Influenza aviaria, bovini da latte: terzo caso umano negli Stati Uniti

Negli Stati Uniti è stato registrato il terzo caso umano di influenza aviaria legato alle infezioni dei bovini da latte. Si tratta di un altro lavoratore del settore lattiero-caseario del Michigan, che presenta sintomi respiratori. I Cdc rassicurano che il rischio per il pubblico generale rimane basso

di Redazione Vet33


Influenza aviaria, bovini da latte: terzo caso umano negli Stati Uniti

Negli Stati Uniti è stato confermato un terzo caso umano di influenza aviaria ad alta patogenicità, questa volta in un lavoratore del settore lattiero-caseario del Michigan (è il secondo dello Stato). Il soggetto ha manifestato sintomi del tratto respiratorio superiore, tra cui tosse e fastidio agli occhi, ed è attualmente in isolamento domiciliare con un trattamento antivirale. I Centers for Disease Control and Prevention (Cdc) hanno precisato che nessuno dei tre casi è collegato, mentre monitorano continuamente la situazione: per il momento hanno assicurato che il rischio per la popolazione generale rimane basso.


Il nuovo caso
Negli Usa, gli allevamenti di mucche da latte in cui è stata identificata la presenza del virus H5N1 sono saliti a 67 in 9 Stati. I Cdc hanno osservato in una nota che “data la diffusione negli allevamenti di vacche dell’aviaria non sarebbe una sorpresa se si manifestassero nuovi casi tra persone con un’alta esposizione agli animali”. 
Anche il terzo uomo contagiato, come nei due casi precedenti (uno in Texas e uno nel Michigan) è un lavoratore di un allevamento di bovini risultati infetti al virus. Il paziente in questione ha riferito sintomi del tratto respiratorio superiore, tra cui tosse senza febbre e fastidio agli occhi con secrezione acquosa; dopo la somministrazione di un trattamento antivirale con oseltamivir, è stato messo in isolamento domiciliare. I contatti familiari del paziente invece non hanno sviluppato alcun sintomo.
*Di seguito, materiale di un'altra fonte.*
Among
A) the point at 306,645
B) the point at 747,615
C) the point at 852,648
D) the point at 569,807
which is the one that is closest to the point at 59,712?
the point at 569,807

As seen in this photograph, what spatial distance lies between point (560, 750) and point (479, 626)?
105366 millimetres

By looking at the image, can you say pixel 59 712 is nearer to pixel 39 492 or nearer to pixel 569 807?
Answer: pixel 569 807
Il Vicedirettore dei Cdc, Nirav Shah, ha dichiarato che “La presenza di una sintomatologia del sistema respiratorio nel terzo contagio umano ci dice che il pericolo di esposizione al virus è più alto. È chiaro che se qualcuno tossisce è più facile che trasmetta il virus rispetto a chi, pur avendo contratto il H5N1, ha solo una infezione agli occhi”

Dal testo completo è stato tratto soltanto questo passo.